2.3. Statistical Analysis
All the data were analyzed with the SPSS 21.0 software, with the measurement data presented as x ± s. If the data were normally distributed, ANOVA was performed to compare among the groups, which was followed by the least significant difference (LSD) correction. Otherwise, nonparametric analysis was carried out. A difference of P < 0.05 was considered to be significant. Plots were drawn with GraphPad Prism v8.
3. Results
3.1. General Condition
The rats in the control group were healthy, and they showed normal appetite. In contrast, the activities of rats in the remaining groups gradually reduced. Relative to the control group, both the model and intervention groups showed signs of mental fatigue, coughing, decreased appetite, no weight gain, and delayed responses to external stimuli. The symptoms in the M + D group were mild.
3.2. Pulmonary Pathological Changes
According to the outcomes of our prior experiment, the animals were sacrificed at 20 w, and HE and Masson staining were performed (Figure 1). HE staining showed that the control group exhibited a clear alveolar structure with a thin alveolar wall. The samples had no thickened or congested alveolar septa, inflammatory cell infiltration, or bleeding. The M group exhibited collapsed and destroyed alveolar structure and abundant deposited collagen, with collagen and fibrin occupying the alveolar septa and alveoli. The M + D group exhibited a large number of inflammatory cells with granulomatous changes. Masson staining showed that the control group did not have deposited collagen in lung cells. In the M group, plenty of collagen fibers that were stained blue were observed in the alveoli, and there was collagen fiber proliferation in the great vessel wall. Collagen fibers surrounded inflammatory cells with noticeable interstitial fibrosis, with some alveolar septa thickened. Part of alveolar structure disappeared with fibroblasts proliferating around the glands. Fibrous tissue extended in patches. The M + D group exhibited a small amount of deposited collagen.
3.3. α-SMA Level
The protein levels of α-SMA in the groups were observed using immunohistochemistry (Figure 2). Protein-positive signals were indicated by brownish-yellow granules, and they were primarily located in the pulmonary interstitium. Stronger positive reaction signals indicate a more severe inflammation in the area. Relative to the control group, the remaining groups both showed stronger positive signals (P < 0.05), but the number of positive granules in the intervention group (M + D) was noticeably less than the M group. Relative to the control group, the M and M + D groups both had higher α-SMA levels (P < 0.05), but the levels in the latter group were significantly lower than the former group (P < 0.05).
3.4. Key Notch Proteins
The key proteins of the Notch pathway in rat lungs were analyzed using immunohistochemistry. In Figure 3, the key proteins of the Notch signaling pathway are indicated in the x axis, i.e., Notch1, Notch2, Jag1, Jag2, DLL1, and DLL4. In the figure, positive signals were indicated by brownish-yellow granules, which mostly concentrated in the pulmonary interstitium, and stronger positive signals indicated more severe inflammation in the area. Positive signals for the key proteins were consistent across the groups. Relative to the control group, the M group showed markedly stronger signals. Compared with the M group, however, the M + D group had noticeably reduced signals. Consistently, although the M and M + D groups showed significantly higher levels of key proteins than the control group, the M + D group had significantly lower levels of these proteins than the M group (P < 0.05; Figure 4).

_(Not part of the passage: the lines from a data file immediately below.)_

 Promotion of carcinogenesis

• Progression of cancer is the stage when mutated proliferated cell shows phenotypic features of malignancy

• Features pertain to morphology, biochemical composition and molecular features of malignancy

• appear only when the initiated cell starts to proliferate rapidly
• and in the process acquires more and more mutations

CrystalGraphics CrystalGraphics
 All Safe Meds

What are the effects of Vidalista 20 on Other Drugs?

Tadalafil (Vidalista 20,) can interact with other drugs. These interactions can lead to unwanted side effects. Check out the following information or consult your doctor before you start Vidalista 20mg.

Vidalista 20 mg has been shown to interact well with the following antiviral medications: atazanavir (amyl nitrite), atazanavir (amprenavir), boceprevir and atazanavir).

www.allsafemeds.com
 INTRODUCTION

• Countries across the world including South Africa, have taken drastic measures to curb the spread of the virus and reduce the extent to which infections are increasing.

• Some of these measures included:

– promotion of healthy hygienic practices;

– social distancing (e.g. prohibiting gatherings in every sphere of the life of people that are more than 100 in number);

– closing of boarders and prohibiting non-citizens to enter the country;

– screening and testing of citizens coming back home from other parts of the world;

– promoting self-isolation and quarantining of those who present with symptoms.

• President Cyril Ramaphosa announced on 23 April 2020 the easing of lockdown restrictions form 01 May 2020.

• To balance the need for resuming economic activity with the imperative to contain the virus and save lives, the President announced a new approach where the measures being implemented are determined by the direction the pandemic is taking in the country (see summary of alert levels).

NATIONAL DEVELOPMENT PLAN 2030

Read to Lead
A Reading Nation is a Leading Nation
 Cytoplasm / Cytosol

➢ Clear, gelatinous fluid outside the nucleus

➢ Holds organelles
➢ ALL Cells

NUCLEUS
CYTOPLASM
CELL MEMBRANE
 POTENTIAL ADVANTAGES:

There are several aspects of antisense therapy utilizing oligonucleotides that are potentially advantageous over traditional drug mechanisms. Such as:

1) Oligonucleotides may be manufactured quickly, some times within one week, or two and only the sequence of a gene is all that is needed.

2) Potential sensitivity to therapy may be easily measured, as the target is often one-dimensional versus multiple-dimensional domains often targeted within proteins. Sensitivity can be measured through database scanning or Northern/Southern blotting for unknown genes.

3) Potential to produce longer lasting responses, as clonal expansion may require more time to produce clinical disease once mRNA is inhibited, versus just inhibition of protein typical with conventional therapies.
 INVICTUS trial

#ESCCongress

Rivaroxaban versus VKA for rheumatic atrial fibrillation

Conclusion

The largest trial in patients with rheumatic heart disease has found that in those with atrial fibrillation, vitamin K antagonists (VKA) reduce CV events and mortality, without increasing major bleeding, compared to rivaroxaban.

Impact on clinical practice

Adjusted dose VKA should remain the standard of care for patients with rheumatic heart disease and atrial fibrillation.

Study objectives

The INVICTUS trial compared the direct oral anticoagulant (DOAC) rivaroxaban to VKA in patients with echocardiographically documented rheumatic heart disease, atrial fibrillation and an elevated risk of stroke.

3.5. Oxidative Stress in Pulmonary Fibrosis
Serum and pulmonary SOD, GSH-PX, MDA, and ROS levels were detected (Figure 5). Relative to the control group, both the M and M + D groups had a significantly higher ROS level (P < 0.05), and the M and M + D groups did not show a significant difference (P < 0.05). In terms of SOD and GSH-PX, despite significantly lower levels in the M and M + D groups relative to the control, the M + D group had higher levels than the M group (P < 0.05). The M and M + D groups also had higher MDA levels than the control (P < 0.05), and similarly, the M + D group exhibited a reduced level compared with the M group (P < 0.05).
3.6. Outcomes of the Cytological Validation Experiments
3.6.1. Notch Signaling Pathway in AECIs during Pulmonary Fibrosis
The Notch pathway and α-SMA levels in AECIs were determined (Figure 6). The M and M + D groups exhibited significantly increased α-SMA compared with the control group (P < 0.05), but there was no significant difference between the M and M + D groups (P > 0.05). Compared with the control group, the M group and the M + D group both showed increased Notch levels (P < 0.05), and significantly decreased Notch levels were exhibited in the M + D group relative to the model group (P < 0.05).
3.6.2. Notch Signaling Pathway in Type II Alveolar Epithelial Cells
Results of the Notch and α-SMA levels in AECIIs are shown in Figure 7. Relative to the control group, the M group showed significantly increased α-SMA (P < 0.05), while the M + D group showed decreased α-SMA as compared to the M group (P < 0.05). Relative to the control group, both the M and M + D groups showed increased Notch levels (P < 0.05), and significantly decreased Notch levels were exhibited in the M + D group relative to the M group (P < 0.05).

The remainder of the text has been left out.